Technically, this is very simple - there's the vehicle at the bottom, a menacing sky at the top, and the traffic sign somewhere in the middle distance. There is, however, a trick to burning in the traffic sign - look at the neg, the sky is not white ( which would make it easy to burn in). This was taken w/ a simple Yashica D med. format camera, since I am too cheap to find a glass screw on yellow filter - I am always shooting outdoors, the yellow filter makes skies much less 'blown out to white' since yellow is the opposite of blue on the color wheel, it makes blues dark - I tape a small piece of yellow gel inside the camera, behind the lense. But that doesn't allow me to remove it for a few frames, that's OK, I shoot away anyway.
How do i burn in that traffic sign smoothly/evenly? Well, along time ago, in the mid '80's when i was first starting to get into montage, i studied the work of other 'special effects' photographers, and came up w/ this simple saying: "There are no rabbits" as in rabbits that can magically get pulled out of a hat. What photogs had to do before photoshop was use many other tricks.
'There are no rabbits'...but if you think about it, a path to a finish can be found.
Hipgnosis was a British graphic design collaborative I tuned into - they did many striking album covers.
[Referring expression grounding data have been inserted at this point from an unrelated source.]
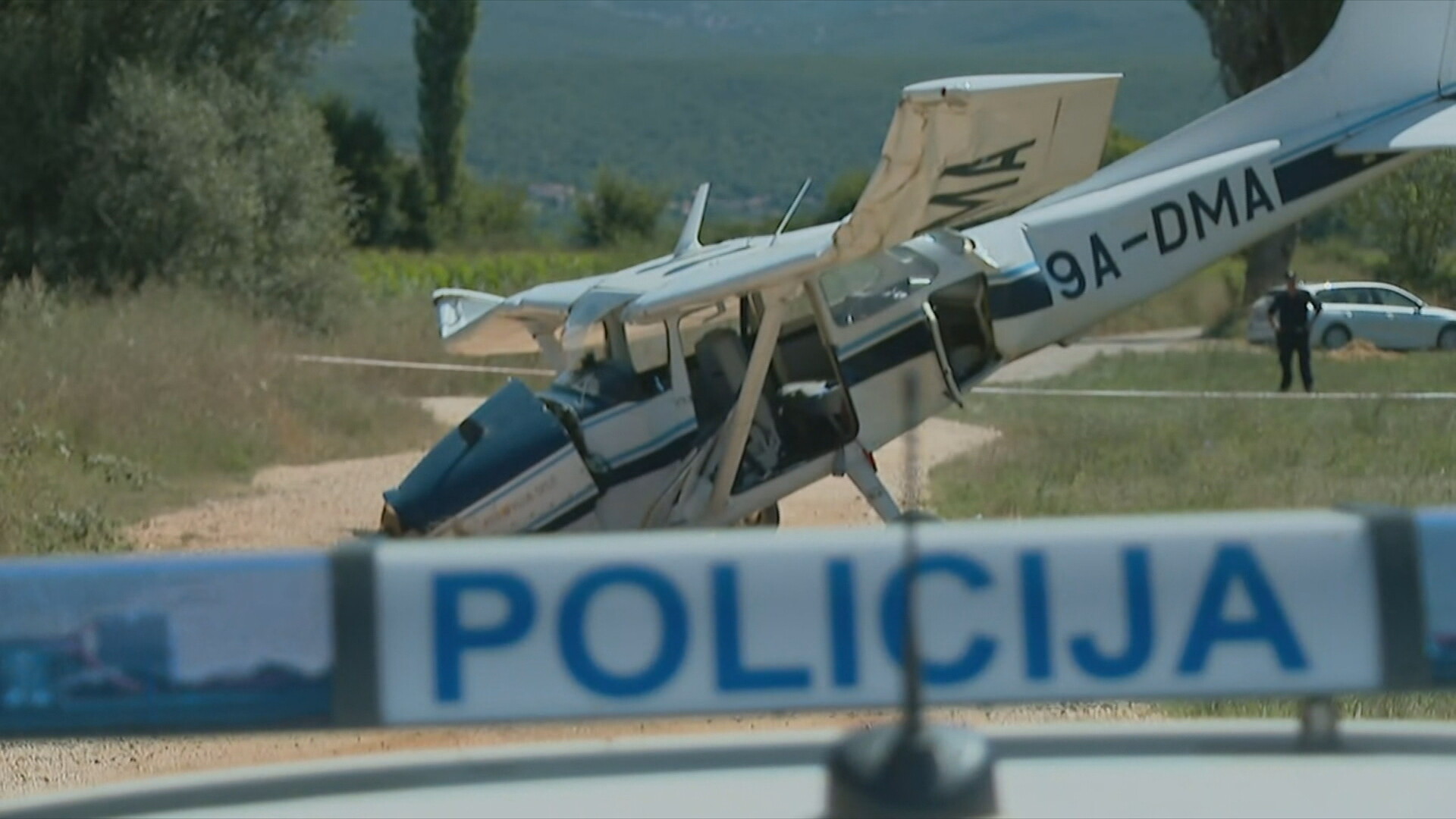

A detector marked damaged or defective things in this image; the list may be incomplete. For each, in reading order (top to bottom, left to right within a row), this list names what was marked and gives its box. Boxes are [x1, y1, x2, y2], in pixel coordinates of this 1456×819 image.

crashed small airplane [381, 2, 1456, 536]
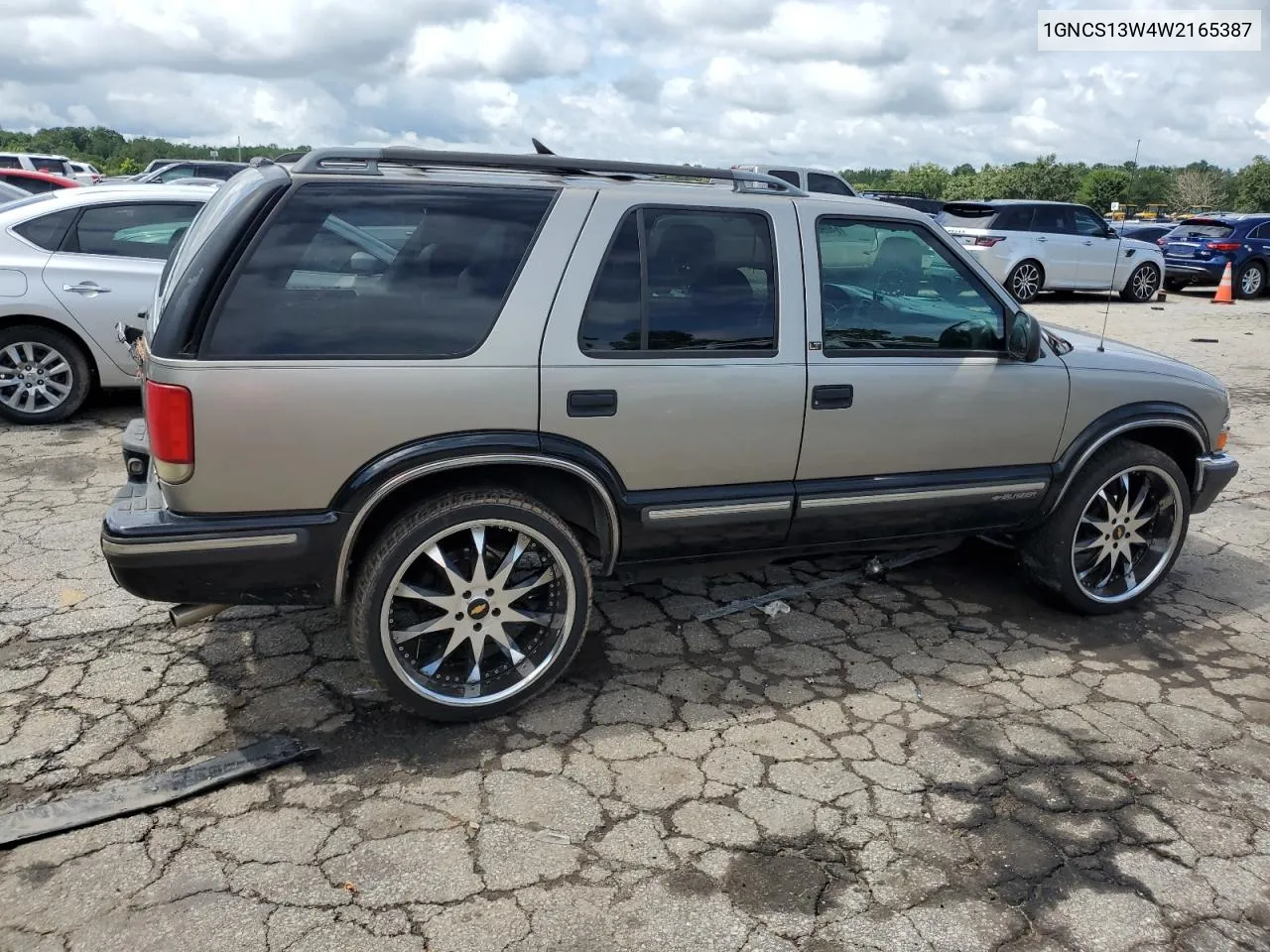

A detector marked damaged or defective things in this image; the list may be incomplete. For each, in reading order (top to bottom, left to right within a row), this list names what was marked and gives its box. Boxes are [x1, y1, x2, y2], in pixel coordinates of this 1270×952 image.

cracked asphalt [2, 292, 1270, 952]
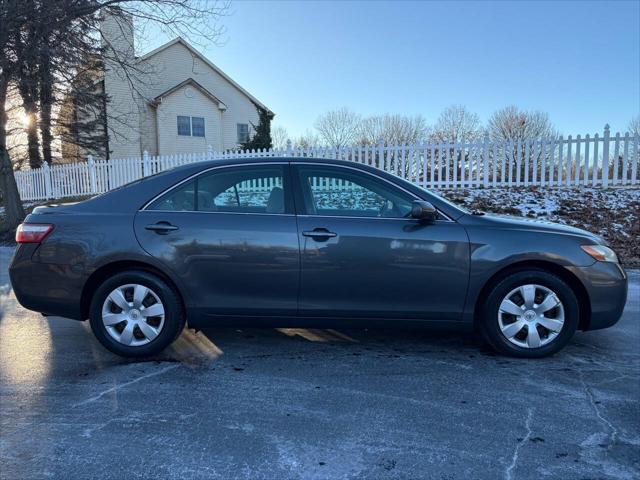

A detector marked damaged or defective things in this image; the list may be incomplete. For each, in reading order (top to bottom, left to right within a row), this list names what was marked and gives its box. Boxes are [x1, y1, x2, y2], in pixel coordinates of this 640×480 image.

pavement crack [72, 366, 180, 406]
pavement crack [502, 406, 532, 480]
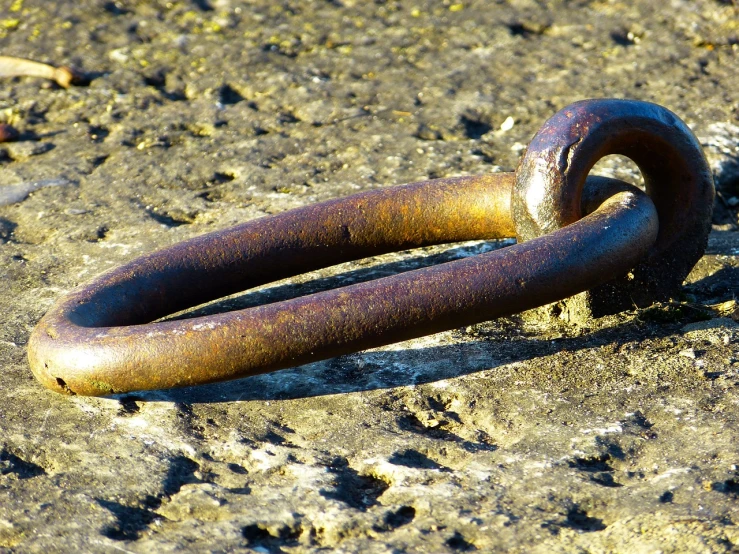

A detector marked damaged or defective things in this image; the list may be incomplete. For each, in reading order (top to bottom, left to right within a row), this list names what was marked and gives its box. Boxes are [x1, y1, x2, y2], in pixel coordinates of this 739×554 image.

rusty iron ring [28, 172, 660, 392]
rusty iron ring [512, 98, 712, 314]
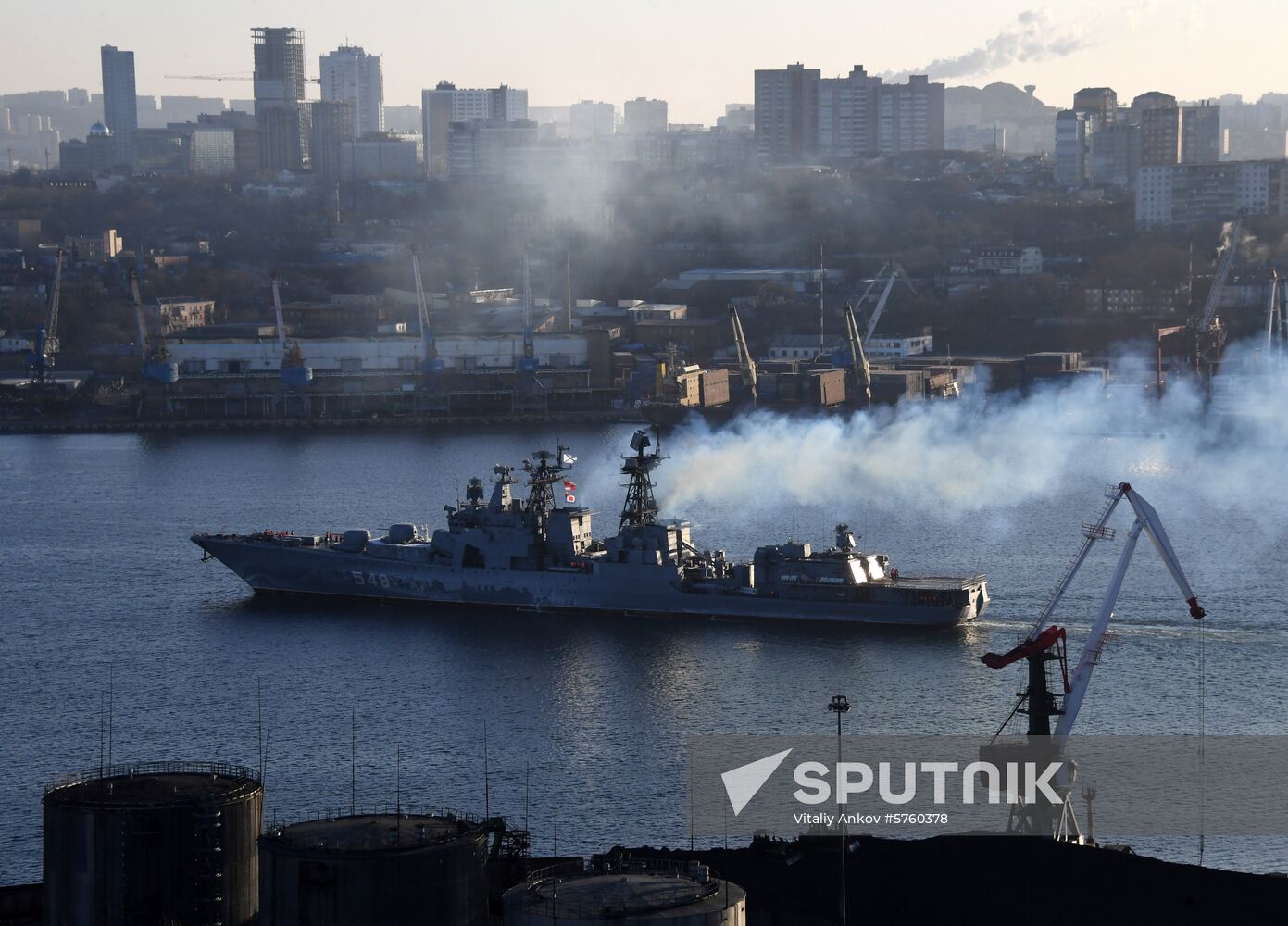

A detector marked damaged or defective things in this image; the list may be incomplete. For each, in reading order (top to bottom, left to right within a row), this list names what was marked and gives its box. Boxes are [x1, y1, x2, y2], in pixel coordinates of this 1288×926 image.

Remember 33rpm 12" diameter LP? What a great venue for art! Way better than the lousy 5x5" for a CD.

http://en.wikipedia.org/wiki/Hipgnosis

So what I did to burn in the sign seamlessly was to hold back the area in the sky where the sign was, maybe by 25% of the exposure time, softly, smoothly. So when I burn in the sign?... I don't just confine the burn to just the sign, it continues into the sky, compliments it, and... voila! it ends up being seamless, what i held back in the sky, was filled in by the tone in the sky beyond the sign.

OK, let's get to the obvious question 'what the hell does this mean?/what's going on here?'.
I have no answers, in fact i think the image asks a question, and leaves it open, and I like it that way - here's a totally unique vehicle set aside, unused, & confronted w/ a common traffic direction sign. What is the relationship between the two?
You decide. I can't... or won't, as the case may be.
Perhaps the driver of this unique machine was unable to follow the traffic directions, and just parked and walked away.
Or perhaps the driver was unwilling to take directions, he or she is thinking "If I'm driving a vehicle like this, do you think i need any directions of instructions?!?"
The lightest area in the image, just about dead center, is the perfect 'deep distance' - does this mean it's a destination of sorts?.... or is it the place the vehicle has fled?....
It's all enigmatic, and better left that way.